None of this had much to do with fascism or antifascism. There were, in fact, very few fascists in Spain and most of them were no more dangerous—dare one suggest they were less dangerous?—than the communists and such anarchists as Buenaventura Durutti, who was pleased to speak of the “discipline of indiscipline.” The dignified Falangist leader José Antonio Primo de Rivera, son of the military officer who ruled Spain from 1923 to 1930, was respected even by many of his enemies on the left—and was in no sense a Hitler. The Spanish Civil War as fascist/antifascist confrontation is yet another of the self-congratulatory myths of the left.

But if a study of the Spanish Civil War tells us little about the false formula of fascist vs. antifascist, it reveals much about Spain’s historical culture and the nature of the human condition. In one of the most powerful chapters of For Whom the Bell Tolls, Pilar, the revolutionary who was among Hemingway’s most successful female characters, describes in unsparing detail the murder of a town’s “fascists” by Pablo, her lover, and the revolutionary mob. It is a terrifying and unforgettable moment, a window into the heart of darkness. Yet, as Hemingway knew, the violence was not all on one side. The Caudillo was also consumed by an inordinate desire for retribution. Showing his enemies no mercy, he refused to curb the savage Moors and did not think it necessary to fault General Yagüe for making of Badajoz a city of corpses. However fortunate his victory may have been (given the alternative), Franco made himself the heir of Torque mada, the conquistadors, and the Duke of Alba.

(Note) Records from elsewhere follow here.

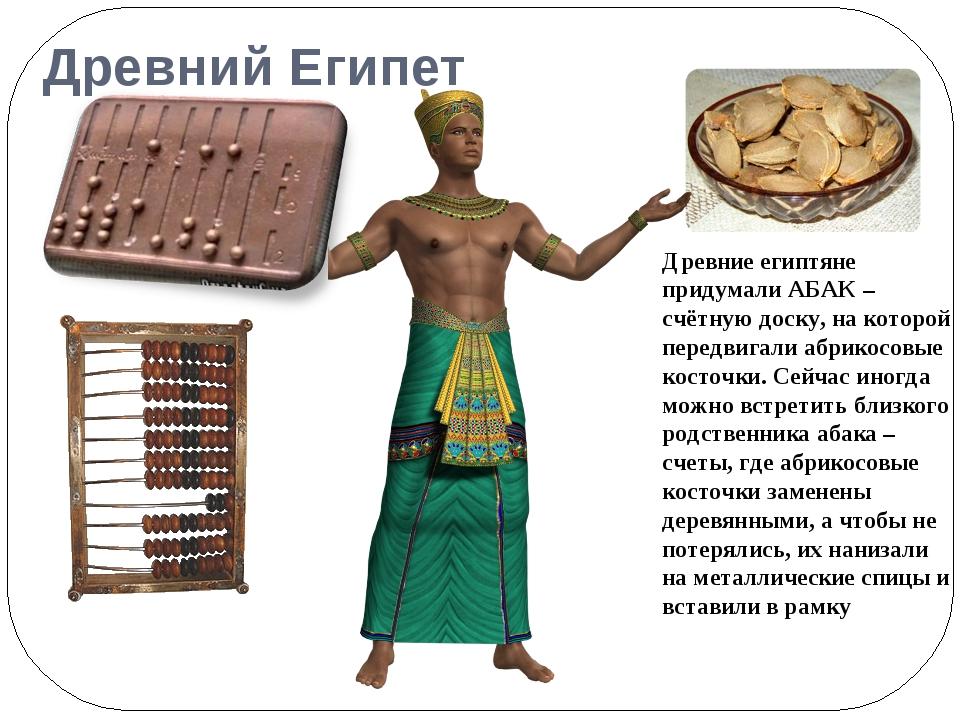 Древний Египет Древние египтяне придумали АБАК – счётную доску, на которой пе...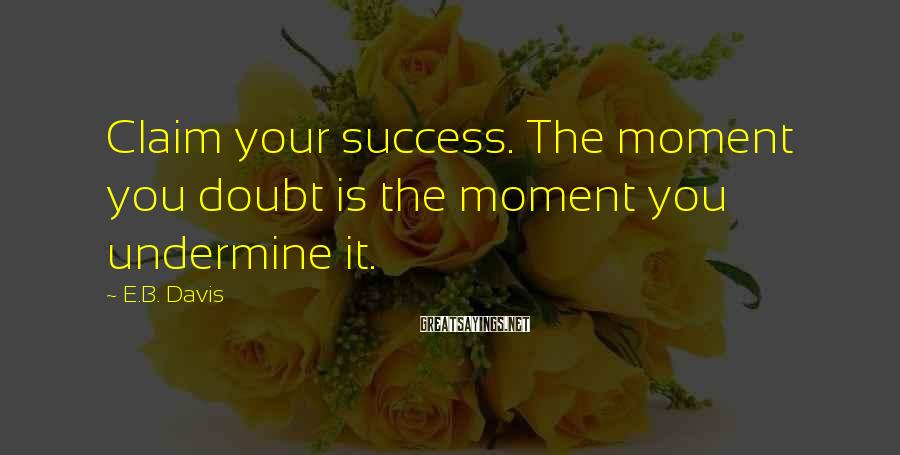 E.B. Davis Sayings: Claim your success. The moment you doubt is the moment you undermine it.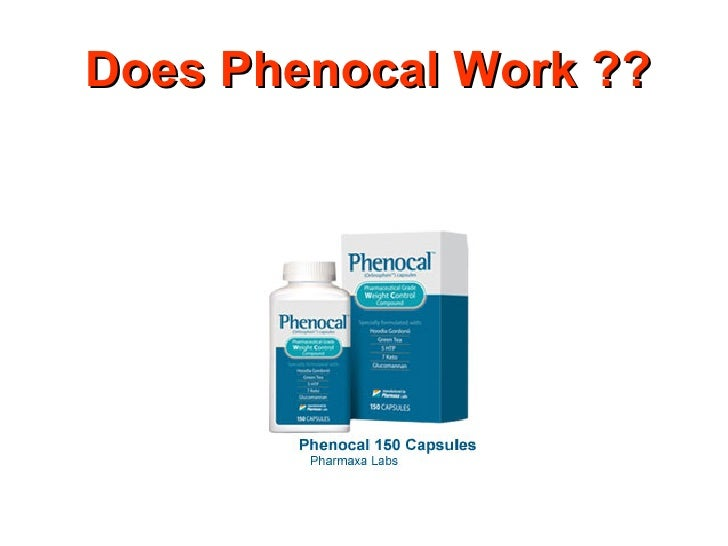 Phenocal - does it work?....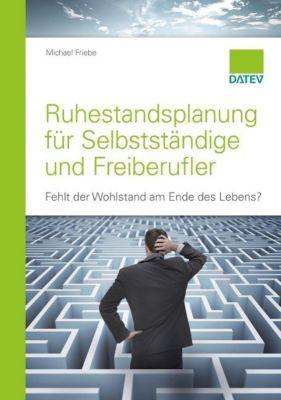 Ruhestandsplanung für Selbstständige und Freiberufler, Michael Friebe
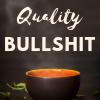 nerakrose: steaming tea against a dark background with the text 'quality bullshit' above it (quality bullshit)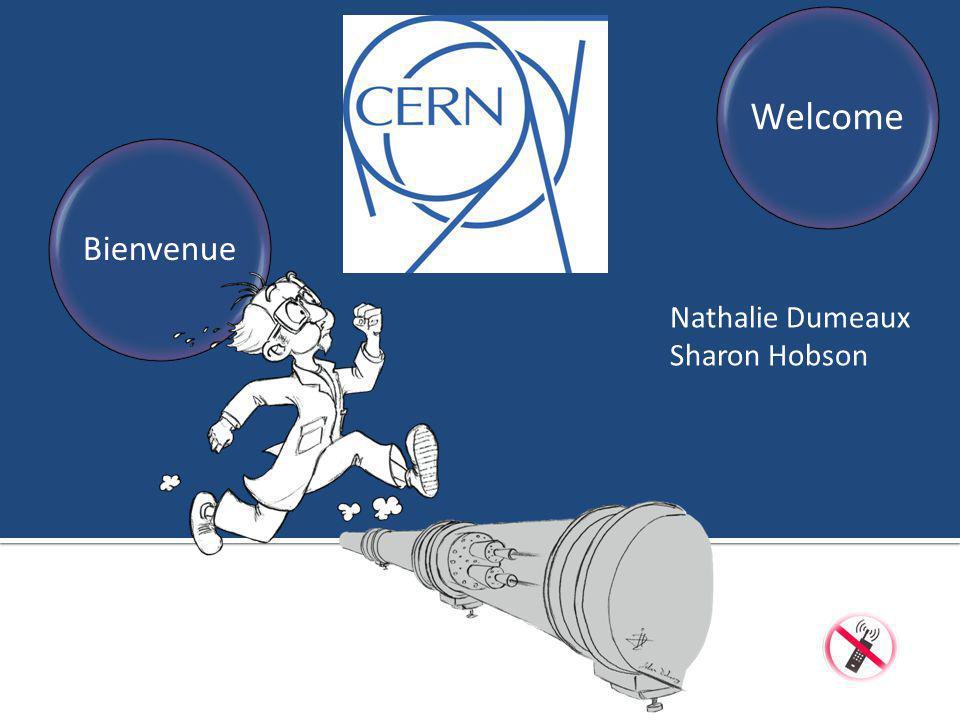 Une information adaptée à votre situation personnelle Un lieu de conseil et/ou de soutien Entretiens confidentiels CERN Induction Programme – Nathalie Dumeaux & Sharon Hobson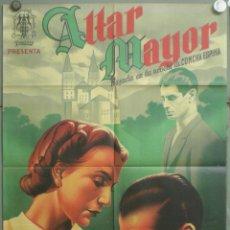 Cine: UM39 ALTAR MAYOR MARUCHI FRESNO LUIS PEÑA POSTER ORIGINAL ESTRENO 70X100 LITOGRAFIA. Lote 42514493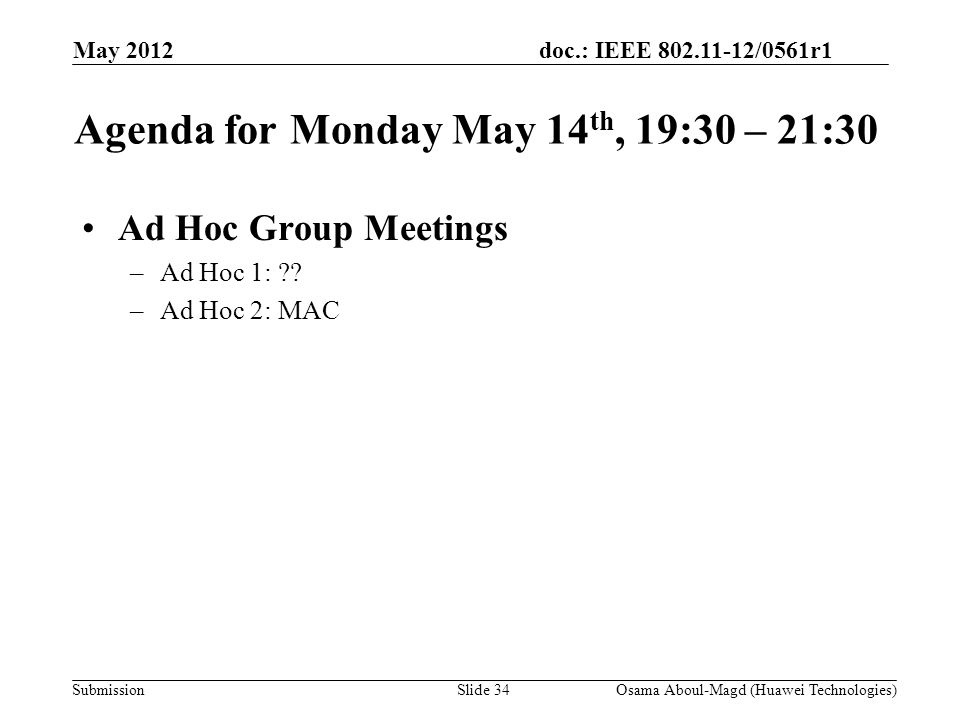 doc.: IEEE 802.11-12/0561r1 Submission May 2012 Osama Aboul-Magd (Huawei Technologies)Slide 34 Agenda for Monday May 14 th, 19:30 – 21:30 Ad Hoc Group Meetings –Ad Hoc 1: .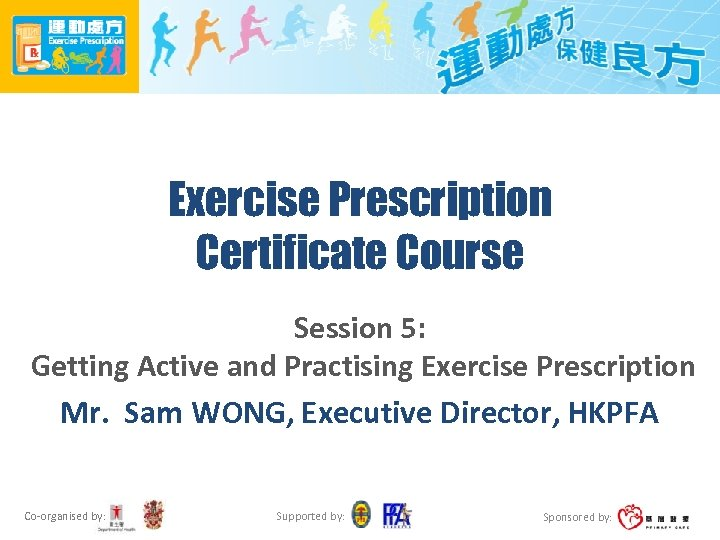 Exercise Prescription Certificate Course Session 5: Getting Active and Practising Exercise Prescription Mr. Sam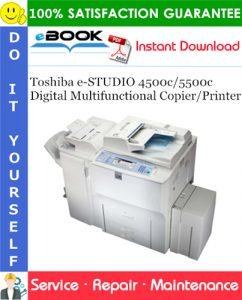 Toshiba e-STUDIO 4500c/5500c Digital Multifunctional Copier/Printer Service Repair Manual
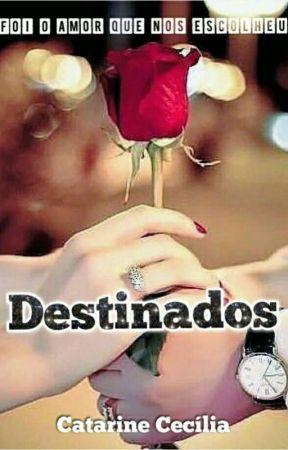 Destinados by CatarineCe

Perhaps no one has captured the world of Spanish hatred and cruelty more completely than Camilo Jose Cela. In his classic novel, The Family of Pascual Duarte (1942), Cela hit upon the ideal metaphor for his country’s blood-drenched history: Duarte’s compulsive and multi ple murders. In the final scene, this murderous picaro kills his mother, a ritual rehearsal of a people’s war against itself: “I threw myself upon her and held her down….We fought. It was the most awful struggle you can imagine….She kicked me. She hit me and bit me. Suddenly her mouth found my nipple, my left nipple, and tore it away. That was the moment I sank the blade into her throat.” Like Picasso’s “Guernica,” Cela’s novel is a vision of unbridled violence. Together they serve to remind us that the true significance of the Spanish Civil War lies in its reenactment of the time less drama of sin and blood sacrifice.